The idea is to consider the key one part at a time and to divide the entries, not into two sublists, but into as many sublists as there are possibilities for the given part from the key. If our keys, for example, are words or other alphabetic strings, then we divide the list into 26 sublists at each stage. That is, we set up a table of 26 lists and distribute the entries into the lists according to one of the characters in the key.

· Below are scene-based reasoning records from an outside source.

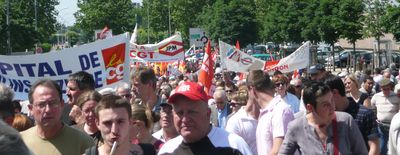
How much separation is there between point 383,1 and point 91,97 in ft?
131

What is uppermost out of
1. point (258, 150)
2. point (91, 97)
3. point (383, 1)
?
point (383, 1)

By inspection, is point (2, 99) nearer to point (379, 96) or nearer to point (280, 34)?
point (379, 96)

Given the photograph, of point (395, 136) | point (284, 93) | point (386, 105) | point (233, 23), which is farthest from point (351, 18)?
point (395, 136)

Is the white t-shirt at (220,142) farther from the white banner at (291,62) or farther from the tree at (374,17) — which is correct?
the tree at (374,17)

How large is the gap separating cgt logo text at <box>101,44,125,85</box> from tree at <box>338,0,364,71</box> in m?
30.0

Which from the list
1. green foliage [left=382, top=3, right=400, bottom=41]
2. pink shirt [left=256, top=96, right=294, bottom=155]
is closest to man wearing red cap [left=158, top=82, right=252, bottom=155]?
pink shirt [left=256, top=96, right=294, bottom=155]

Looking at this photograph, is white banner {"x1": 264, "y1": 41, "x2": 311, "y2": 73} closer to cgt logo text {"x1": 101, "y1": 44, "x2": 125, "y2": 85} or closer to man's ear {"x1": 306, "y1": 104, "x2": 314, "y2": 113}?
cgt logo text {"x1": 101, "y1": 44, "x2": 125, "y2": 85}

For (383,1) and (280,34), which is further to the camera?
(280,34)

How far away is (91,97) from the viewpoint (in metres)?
5.57

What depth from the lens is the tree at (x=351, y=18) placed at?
39.2 m

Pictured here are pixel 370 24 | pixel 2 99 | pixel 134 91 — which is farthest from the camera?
pixel 370 24

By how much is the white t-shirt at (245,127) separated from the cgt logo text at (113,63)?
3175 mm

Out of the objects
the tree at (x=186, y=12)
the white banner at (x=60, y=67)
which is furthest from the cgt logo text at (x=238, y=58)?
the tree at (x=186, y=12)

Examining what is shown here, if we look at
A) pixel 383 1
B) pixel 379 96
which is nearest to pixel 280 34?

A person sorting words by this method might first distribute the words into 26 lists according to the initial letter, then divide each of these sublists into further sublists according to the second letter, and so on. The following idea eliminates this multiplicity of sublists: Partition the items into the table of sublists first by the least significant position, not the most significant. After this first partition, the sublists from the table are put back together as a single list, in the order given by the character in the least significant position and recombined as one list. When, after repetition of these steps, the list has been partitioned by the most significant place and recombined, it will be completely sorted.

11. Hashing

ANSWER:

Suppose we want to sort the list with the method of Insertion Sort or Selection sort. The basic operations for sorting are movements and comparisons. There is no certain relationship between the key and the record. Now we will introduce a new method for sorting. The key can be used directly as in array indexing. Do not need movements and comparisons. We can continue to exploit table lookup even in situations where the key is no longer an index that can be used directly as in array indexing. What we can do is to set up a one –to-one correspondence between the keys by which we wish to retrieve information and indices that we can use to access an array. The index function that we produce will be somewhat more complicated than those of previous sections, since it may need to convert the key from, say, alphabetic information to an integer but in principle it can still be done.